Zona subduksi sering ditemukan pada pertemuan antara dua lempeng besar. Karena lempeng samudra biasanya padat mengakibatkan lempeng mengalami penurunan karena berat sendiri dibawah lempeng besar lain yang lebih ringan. Lempeng yang mengalami subduksi menjadi ductile dan sangat berpotensi mengakibatkan gempa bumi (Kramer,1996).

Lempeng yang saling bergesekan terjadi saat lempeng bergerak cepat satu sama lain tanpa memunculkan lempeng baru atau merusak lempeng yang sudah ada. Bagian lempeng dimana terjadi gesekan biasanya terdapat anomali medan magnet yang menimbulkan celah yang disebut fracture zone dengan panjang mencapai ribuan kilometer. Kedua lempeng yang bergesekan bergerak searah pada kedua sisi dari fracture zone dengan pergerakan yang bermacam-macam. Pergerakan lempeng di ilustrasikan pada Gambar dibawah ini,


Patahan (fault) dapat mengakibatkan gempa bumi. Patahan dapat dibeda- kan menjadi dua jenis berdasarkan geometri dan pergerakannya. Penggambaran orientasi sebuah patahan digunakan istilah tunjaman (dip) dan tabrakan (strike). Tabrakan merupakan garis horizontal yang terbentuk akibat dari interseksi dari bidang patahan dan bidang horizontal. Garis vertikal kebawah akibat interseksi antara bidang patahan dengan bidang horizontal disebut tunjaman. Sudut yang terbentuk antara bidang patahan dengan bidang horizontal yang diukur tegak lurus dari tabrakan disebut dip angle. Notasi geometris untuk menggambarkan interseksi bidang patahan di ilustrasikan pada Gambar dibawah ini,

Pergerakan dip yang terjadi dapat dibedakan menjadi 2 jenis berdasarkan arah pergerakan dan dip angle, yaitu:

  1. Normal Fault, terjadi jika komponen horizontal dari kemiringan diperpanjang dan material diatas bidang patahan yang bergerak turun relatif terhadap material dibawah patahan.
  2. Reverse Fault, terjadi bila komponen horizontal dari kemiringan diperpendek dan material di atas bidang patahan bergerak naik relatif terhadap material dibawah bidang patahan.

» CUPLIKAN DATA:
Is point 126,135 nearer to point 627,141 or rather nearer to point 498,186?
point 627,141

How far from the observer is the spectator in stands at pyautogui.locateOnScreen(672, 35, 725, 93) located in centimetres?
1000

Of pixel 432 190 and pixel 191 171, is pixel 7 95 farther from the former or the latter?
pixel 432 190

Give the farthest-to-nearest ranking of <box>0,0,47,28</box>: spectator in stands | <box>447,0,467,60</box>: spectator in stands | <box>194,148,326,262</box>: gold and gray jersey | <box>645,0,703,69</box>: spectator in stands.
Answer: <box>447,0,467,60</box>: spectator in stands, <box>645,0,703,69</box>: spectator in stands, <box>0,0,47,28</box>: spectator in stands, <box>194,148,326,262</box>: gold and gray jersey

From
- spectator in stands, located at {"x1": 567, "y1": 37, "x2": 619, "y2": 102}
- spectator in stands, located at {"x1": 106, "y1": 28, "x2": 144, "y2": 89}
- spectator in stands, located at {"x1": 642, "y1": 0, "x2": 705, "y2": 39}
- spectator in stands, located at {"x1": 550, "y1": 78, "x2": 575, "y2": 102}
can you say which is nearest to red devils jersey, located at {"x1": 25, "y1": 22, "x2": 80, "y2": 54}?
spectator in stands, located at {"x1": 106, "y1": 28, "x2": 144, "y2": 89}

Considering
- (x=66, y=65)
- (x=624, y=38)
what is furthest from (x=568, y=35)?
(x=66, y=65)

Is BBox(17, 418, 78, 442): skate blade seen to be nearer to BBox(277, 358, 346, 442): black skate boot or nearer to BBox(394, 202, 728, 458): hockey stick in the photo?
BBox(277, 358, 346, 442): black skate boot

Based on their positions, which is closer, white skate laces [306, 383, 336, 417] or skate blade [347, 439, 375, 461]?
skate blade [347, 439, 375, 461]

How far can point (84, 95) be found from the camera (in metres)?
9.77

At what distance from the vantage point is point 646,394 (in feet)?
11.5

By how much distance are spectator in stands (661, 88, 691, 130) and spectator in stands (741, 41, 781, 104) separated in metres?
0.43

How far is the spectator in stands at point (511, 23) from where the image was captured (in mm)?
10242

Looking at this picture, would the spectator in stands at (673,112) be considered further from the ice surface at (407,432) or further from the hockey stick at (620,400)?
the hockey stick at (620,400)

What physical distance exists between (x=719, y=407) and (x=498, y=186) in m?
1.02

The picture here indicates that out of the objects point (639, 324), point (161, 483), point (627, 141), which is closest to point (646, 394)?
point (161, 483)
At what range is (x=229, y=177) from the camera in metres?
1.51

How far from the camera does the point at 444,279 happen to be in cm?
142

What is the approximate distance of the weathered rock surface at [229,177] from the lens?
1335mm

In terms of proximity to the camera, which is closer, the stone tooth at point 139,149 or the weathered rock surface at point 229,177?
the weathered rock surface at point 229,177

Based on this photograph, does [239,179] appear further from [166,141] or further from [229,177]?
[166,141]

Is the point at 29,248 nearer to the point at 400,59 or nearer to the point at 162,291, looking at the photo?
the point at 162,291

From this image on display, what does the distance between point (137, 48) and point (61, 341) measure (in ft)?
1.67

» YANG DIBUTUHKAN: Cetak tanpa perubahan bagian petikan teks tentang lempeng dan patahan, dimulai dari "1. Normal Fault, terjadi" dan berakhir pada "material dibawah patahan.". Item-item di atas tidak berperan apa pun dalam latihan ini.

» PENYELESAIAN LATIHAN:
1. Normal Fault, terjadi jika komponen horizontal dari kemiringan diperpanjang dan material diatas bidang patahan yang bergerak turun relatif terhadap material dibawah patahan.